I wonder, wouldn’t it be better, rather than trying to represent everyone at once, instead to take turns presenting rituals that are specific to smaller Pagan groupings? Instead of having a Wiccanate ritual open and close Pantheacon every year, for example, the organizers chould invite different traditions each year to plan something different. Instead of performing the same Wiccanesque circle casting and calling of the quarters at the next CUUPs ritual, leaders could invite people to share a ritual that really matters to them. Yes, ask them to explain their tradition and the ritual to those who are unfamiliar with them. Invite them to tailor it for the larger community to the extent they are comfortable, but don’t pressure them to dumb it down or make it more accessible to everyone if doing so will compromise the integrity of the ritual. If we truly value diversity as much as we claim, shouldn’t we be encouraging deviation from the standard Wiccanate ritual format?
This is just one suggestion, but it is part of a broader vision of building community around difference, instead of around commonality. I admit, I have been guilty focusing too much on the supposed similarities among Pagans myself.

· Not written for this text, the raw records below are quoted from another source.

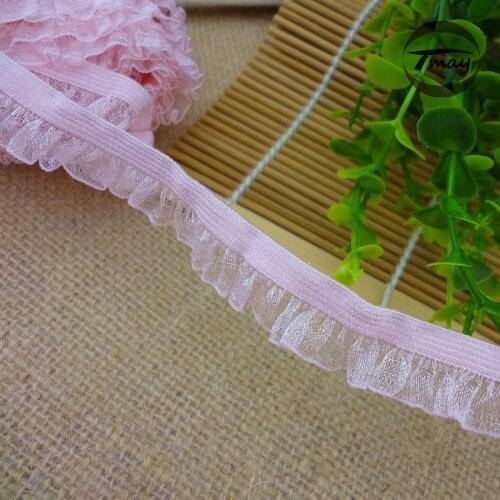 #1020 pink ruffle lace trim 13MM 6yards/lot elastic lace Fold Chiffon Yarn Lace hair Elastic bands Gauze Ruffles DIY Clothing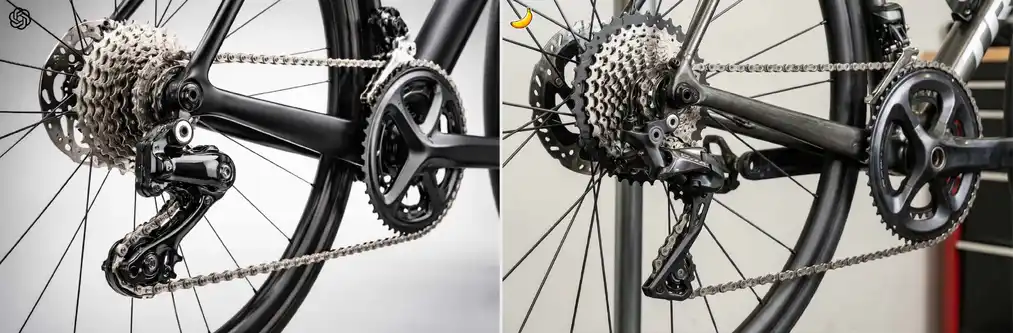 Test 11: fotorealistyczne zbliżenie napędu roweru – porównanie GPT Image 1.5 i&nbsp;Nano Banana Pro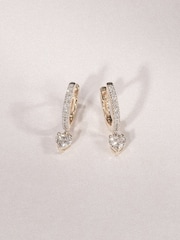 The Diamond Store White Stellato 0.50ct Heart Drop Huggies Earrings Lab Diamond in 18K Gold Vermeil - Image 1 of 5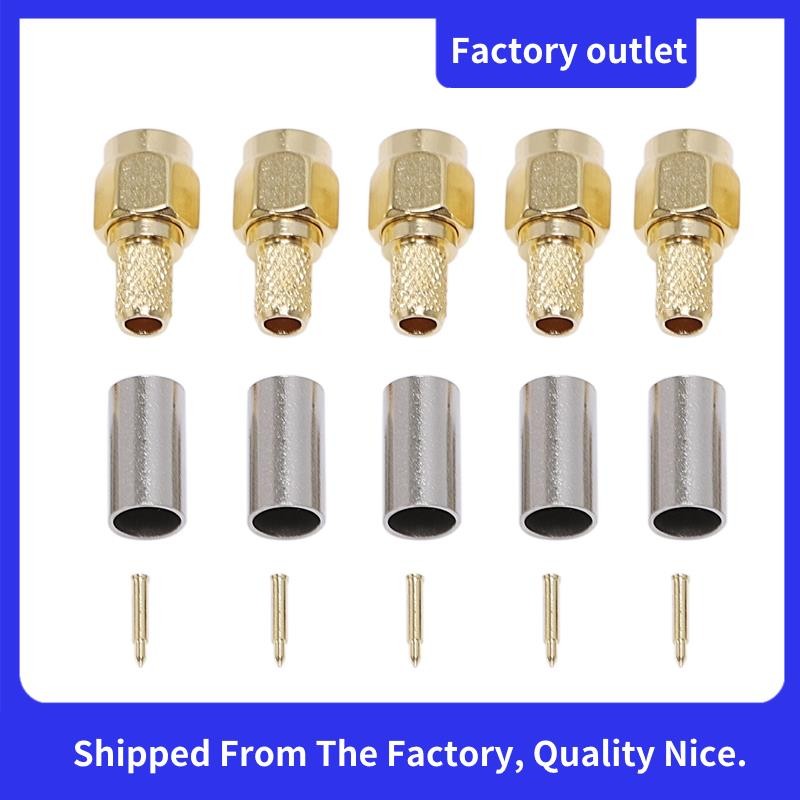 5pcs SMA ชายปลั๊ก Coaxial Connector Crimp สําหรับ RG58 RG142 RG400 LMR195 RG223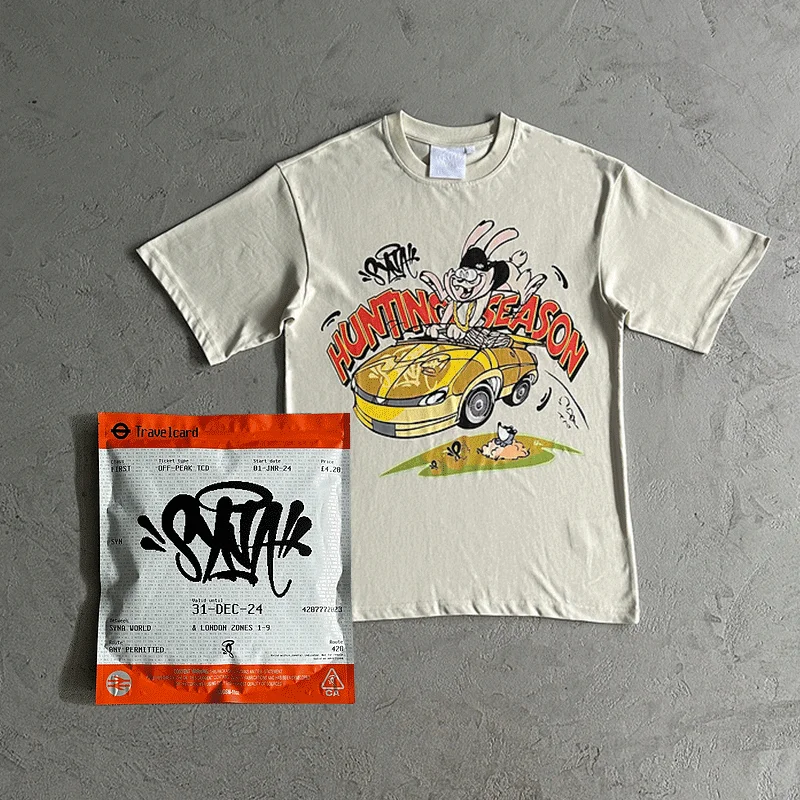 

Sy-world T Shirt 'HUNTING SEASON'-The driving rabbit Print Tshirts y2k Street Men Women Casual Short-sleeved Tees COTTON Tops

You can see on this very blog how I have frequently tried to define Paganism in my own image. But I’m starting to ask different questions now … Is it possible to build a religious community around the idea of celebrating difference? Is it possible that what makes us “Pagan” is not what we have in common, but the ways we are different? Perhaps being “Pagan” means nothing more (and nothing less) than being one those who have gathered around this word, “Pagan”, gathered together to celebrate not a single meaning, but to celebrate the diversity of what that word means to us.
During the service at my Unitarian church Sunday, we sang “Where is our holy church?” (Singing the Living Tradition, Hymn 113). I was struck by one line, goes:
“Where is our holy One? A mighty host respond …”
Most interfaith and intrafaith discussions about community might be described as a search for the “holy One”. But in response to our call for Oneness, the world answers with a “mighty host”; it answers with the “ten thousand things”. I think the wider Pagan community might take a page from the polytheists and consider seeking unity in diversity, or better yet, unity through diversity. This is like what Jason Pitzl-Waters described as “solidarity, not unity”, but even more than that. It is a kind of unity, not in spite of our differences, but because of our differences. It is about seeing diversity, not as an obstacle, but as a strength, as a resource. It is about seeing our difference paradoxically as the real defining characteristic of Pagan community. This radically different kind of community is, I think, one of the promises of Paganism.